* _TASK ITEM A_
List every value of k nearest neighbors that the clustering methods passage below says was tested.
* _TASK ITEM B_
Extend the clustering methods passage below, writing on from its final sentence.

* _SUPPLIED PASSAGE_
+ + + + + + +

Finally, this 2,858 × 2,858 Jaccard distance matrix was dimensionality reduced to a 2858 × 29 matrix of principal component variates, using axes 2 through 30 calculated by princomp in the R base stats package (R Core Team, 2018). We omitted principal component 1 because it was highly correlated to quality control metrics, suggesting that this axis primarily reflected library quality (Figures S2B-S2D). Principal components beyond 30 contain little cell type information, so excluding them represents a de-noising step (Figure S2A). These resulting 29 PCs are used to call nuclear clusters and to visualize them using tSNE.

To call cell clusters on this 2,858 × 29 principal component matrix, we bootstrapped an iterated PCA then Jaccard-Louvain clustering technique using k = 15 nearest neighbors (after testing k = 5,10,15,20, and finding 15 to give best visual separation of clusters on tSNE coordinates). We repeated each bootstrapping round 200 times, each time including only 80% (2,286) of the nuclei, then performing PCA and using components 2 through 30 for Jaccard-Louvain clustering. Finally, we tabulated the frequency with which each nucleus co-clusters with every other nucleus. This co-clustering frequency matrix was then hierarchically clustered by Euclidean distances, and 27 cell type clusters were called by manually cutting the tree using idendr0 (https://github.com/tsieger/idendr0) to represent visually apparent co-clustered blocks of nuclei (Figure S2E, left). Manual tree-cutting outperformed automatic tree cutting with cutree in the R stats package using either branch height or cluster number specified, likely since clusters have nonuniform separation and tightness.

Next we repeated this process with more stringent bootstrapping criteria: changing the percentage of cell to be re-clustered from 50%–90%, and this analysis resulted in similar cluster structure and nucleus membership (Figure S2E, middle, and Figure S2F). In contrast, randomizing the Jaccard distance matrix prior to bootstrapped clustering yielded no clusters in the dataset (Figure S2E, right). Together these analyses suggest that our identified clusters represent real and reproducible cell groups.

+ + + + + + +

* _STUDY MATERIAL_

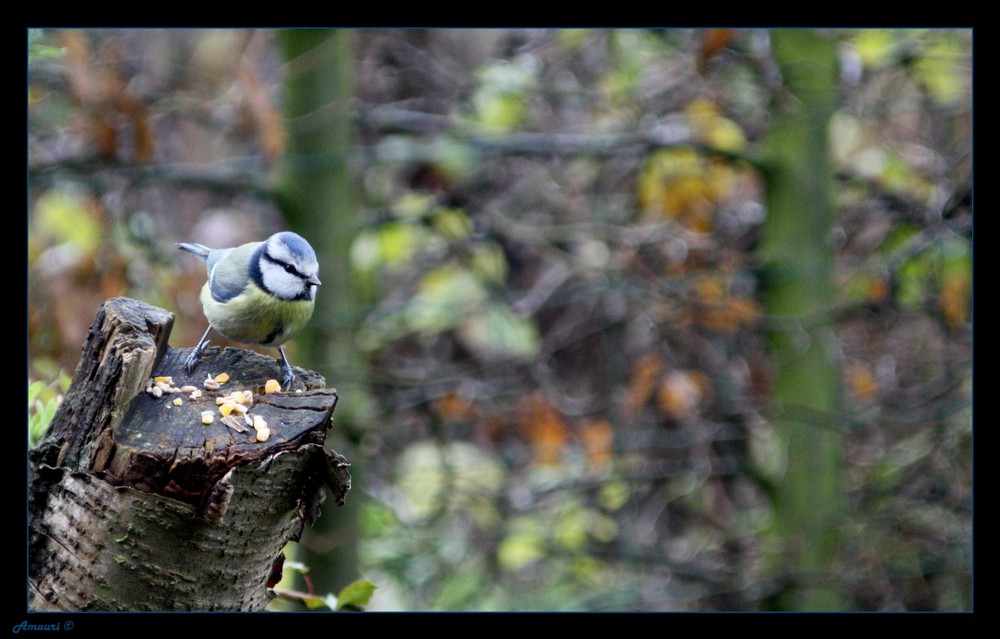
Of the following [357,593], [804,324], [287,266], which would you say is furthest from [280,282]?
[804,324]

+ + + + + + +

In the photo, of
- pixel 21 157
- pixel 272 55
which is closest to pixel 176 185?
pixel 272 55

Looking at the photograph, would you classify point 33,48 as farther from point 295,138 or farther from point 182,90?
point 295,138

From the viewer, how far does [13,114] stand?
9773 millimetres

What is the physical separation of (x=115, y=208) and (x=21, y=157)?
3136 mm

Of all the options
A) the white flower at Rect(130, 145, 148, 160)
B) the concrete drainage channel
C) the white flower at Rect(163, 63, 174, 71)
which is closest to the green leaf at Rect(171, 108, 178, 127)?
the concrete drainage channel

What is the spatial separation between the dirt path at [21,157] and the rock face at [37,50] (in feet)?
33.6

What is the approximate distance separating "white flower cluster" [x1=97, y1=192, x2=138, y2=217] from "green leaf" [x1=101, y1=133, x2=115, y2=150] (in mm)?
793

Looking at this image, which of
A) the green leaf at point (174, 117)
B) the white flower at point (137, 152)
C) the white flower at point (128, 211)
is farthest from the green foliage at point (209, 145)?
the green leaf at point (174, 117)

+ + + + + + +

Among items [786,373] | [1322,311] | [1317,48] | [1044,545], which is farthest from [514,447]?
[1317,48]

+ + + + + + +

* _ANSWER A_
5, 10, 15, 20

* _ANSWER B_
Clustering single nuclei: comparing choice of feature set

We also attempted to cluster nuclei using other feature sets besides Jaccard distances among cells (Figure S2G). These additional feature sets included: 1) the list of all detected peaks from the entire aggregated dataset (236,588 peaks called using Homer findPeaks (Heinz et al., 2010) with -region flag), 2) the list of all RefSeq gene TSS regions, extended ± 10kb (27,021 regions), 3) all 321,184 non-overlapping 10kb windows across the human genome, and 4) the list of “gene bins” defined as the genomic region for each gene between the boundaries of midpoints between each RefSeq gene transcribed region. For each feature set, we initially optimized several parameters including the choice of peak caller, the exact gene list for TSS regions and “gene bins,” the size of the genomic windows, and the size of the TSS regions to consider, so that each featureset could perform best. With parameters chosen, we then computed counts in features for each cell, then identified principal components, and visualized groupings by tSNE of principal components 2:50. For our dataset, Jaccard distances disclosed the qualitatively cleanest separation among nuclei, and among clusters (Figure S2G). Furthermore, a wide range of tSNE perplexity values maintained these separations (Figure S2H). Changing the size of regions around RefSeq TSS sites (from ± 10 kb to ± 500 bp) did not improve the utility of TSS features for clustering our nuclei.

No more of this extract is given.